When evaluating Feynman integrals as Laurent series in the dimensional regulator epsilon one encounters families of iterated integrals, the simplest of which are the multiple polylogarithms. These functions are known to possess a structure called the coaction which captures their analytic properties and the set of functional relations they obey. It has been found that this coaction, when applied to a one-loop Feynman integral, may be expressed using integrals corresponding to subgraphs, as well as cut integrals. In the present work we will explore how this diagrammatic coaction generalises to two-loop Feynman integrals and related questions. Expressing Feynman integrals using generalised hypergeometric functions is a useful alternative to considering them in Laurent series form. The properties of these functions have been well studied and can be invoked in the study of Feynman integrals. Importantly, we will see that hypergeometric functions also possess a coaction which may be used in computing coactions of Feynman integrals. We will compute the coactions for a range of two-loop graphs and establish how they differ from one-loop cases.
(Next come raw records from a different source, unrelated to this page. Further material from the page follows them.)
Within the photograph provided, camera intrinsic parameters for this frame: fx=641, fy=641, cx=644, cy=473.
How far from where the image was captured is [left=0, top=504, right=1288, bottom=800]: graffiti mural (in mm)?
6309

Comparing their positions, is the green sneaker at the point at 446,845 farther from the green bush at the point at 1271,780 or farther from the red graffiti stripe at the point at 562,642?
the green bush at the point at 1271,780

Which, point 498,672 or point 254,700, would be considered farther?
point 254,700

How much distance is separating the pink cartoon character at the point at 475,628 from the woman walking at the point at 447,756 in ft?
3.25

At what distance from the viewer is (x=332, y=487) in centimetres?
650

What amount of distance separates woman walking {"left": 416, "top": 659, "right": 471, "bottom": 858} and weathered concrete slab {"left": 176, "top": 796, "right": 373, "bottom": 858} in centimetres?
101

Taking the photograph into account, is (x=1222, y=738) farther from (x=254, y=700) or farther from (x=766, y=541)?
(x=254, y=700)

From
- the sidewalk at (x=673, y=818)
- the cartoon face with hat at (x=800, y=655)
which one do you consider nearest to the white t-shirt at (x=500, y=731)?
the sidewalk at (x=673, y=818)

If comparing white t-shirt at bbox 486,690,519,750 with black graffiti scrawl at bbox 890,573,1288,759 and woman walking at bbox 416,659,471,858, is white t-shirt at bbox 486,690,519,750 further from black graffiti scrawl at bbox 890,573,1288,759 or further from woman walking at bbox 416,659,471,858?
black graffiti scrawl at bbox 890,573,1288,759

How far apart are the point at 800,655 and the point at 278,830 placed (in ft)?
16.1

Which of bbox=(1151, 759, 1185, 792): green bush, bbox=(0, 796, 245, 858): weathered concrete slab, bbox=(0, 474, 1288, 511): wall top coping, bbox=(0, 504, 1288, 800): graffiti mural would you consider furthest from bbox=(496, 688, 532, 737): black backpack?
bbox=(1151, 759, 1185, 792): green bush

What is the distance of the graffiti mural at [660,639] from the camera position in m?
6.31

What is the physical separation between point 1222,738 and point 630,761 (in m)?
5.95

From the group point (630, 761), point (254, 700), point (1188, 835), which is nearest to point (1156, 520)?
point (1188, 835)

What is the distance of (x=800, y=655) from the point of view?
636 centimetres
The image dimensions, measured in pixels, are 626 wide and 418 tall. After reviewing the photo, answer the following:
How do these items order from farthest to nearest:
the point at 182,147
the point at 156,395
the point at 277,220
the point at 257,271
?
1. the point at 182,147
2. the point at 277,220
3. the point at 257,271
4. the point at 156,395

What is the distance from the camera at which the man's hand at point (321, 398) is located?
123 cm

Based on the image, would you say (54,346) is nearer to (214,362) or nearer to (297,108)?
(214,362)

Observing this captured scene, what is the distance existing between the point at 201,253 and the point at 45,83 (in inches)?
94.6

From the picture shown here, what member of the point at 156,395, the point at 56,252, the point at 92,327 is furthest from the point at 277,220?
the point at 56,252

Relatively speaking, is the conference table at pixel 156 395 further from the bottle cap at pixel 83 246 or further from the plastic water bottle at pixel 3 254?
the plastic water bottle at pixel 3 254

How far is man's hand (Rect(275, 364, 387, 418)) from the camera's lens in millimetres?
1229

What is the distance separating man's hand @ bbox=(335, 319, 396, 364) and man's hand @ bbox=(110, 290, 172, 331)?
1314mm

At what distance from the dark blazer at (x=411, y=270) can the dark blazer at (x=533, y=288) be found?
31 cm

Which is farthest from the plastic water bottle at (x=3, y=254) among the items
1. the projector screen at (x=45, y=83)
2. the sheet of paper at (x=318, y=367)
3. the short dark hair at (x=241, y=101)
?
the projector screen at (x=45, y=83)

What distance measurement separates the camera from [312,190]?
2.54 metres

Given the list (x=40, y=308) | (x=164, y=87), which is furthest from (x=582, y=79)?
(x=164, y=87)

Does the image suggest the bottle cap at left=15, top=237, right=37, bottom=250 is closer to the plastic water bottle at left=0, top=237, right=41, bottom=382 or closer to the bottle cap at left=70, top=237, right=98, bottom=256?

Specifically, the correspondence between subgraphs and cuts observed at one loop will be preserved while multiple master integrals for a given graph can appear at two loops, as can multiple cuts associated with a particular subset of propagators. The appropriate generalisation of deformation terms in the diagrammatic coaction will also be considered. Given the important role cut integrals play in this picture, we will also examine their calculation. There are also many subtle features involved in specifying how these cuts are defined, and in creating elegant dual bases of master integrals and cuts, which will be explored.